“Photography is just one viewpoint, really, and there is never just one viewpoint—there are always thousands of viewpoints. Photographs are not real or that good. To think the highest we will get with reality is photography is naive.”
- David Hockney
The camera obscura, the phenomenon of an inverted image being projected through a small hole in a dark enclosure, has been theorized to be known since 500 BCE. Da Vinci wrote the oldest clear description of the device in 1502 and evidence of its secret use in art since the Renaissance is clear to see.
In Western art, painters were the human cameras of their time. They created hyper realistic portraits and full scale mythical and historical narratives, expertly arranging numerous projections into grand tableaux of multi-figured scenes in precise perspectives.
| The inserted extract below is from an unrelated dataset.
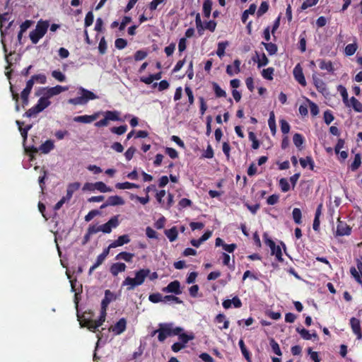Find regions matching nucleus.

The chiaroscuro compositions with photographic precision of people, costumes and artifacts overwhelmed the visual senses. The status of painters grew from guild-tradespeople to lofty positions as court painters for nobility.
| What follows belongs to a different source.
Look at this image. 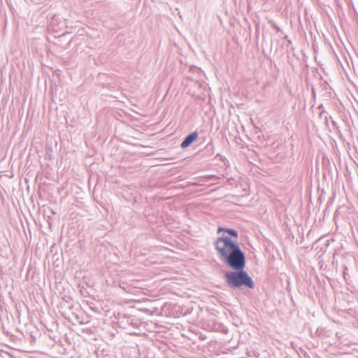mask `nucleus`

That was until the invention of a chemically fixed image using a camera obscura beginning in 1826. Painters countered with impressionism and expressionism, cubism, and so on, freed from the constraints of hyper-realism, but the photograph, and later the moving picture captured the human experience and told our collective history. Artists in turn embraced the camera and moving picture into individualistic pursuits.
The fact that a photograph represented reality was largely unquestioned, although an image could be potentially staged and manipulated in the darkroom. The selective publication and censorship of images became a way of controlling a political narrative.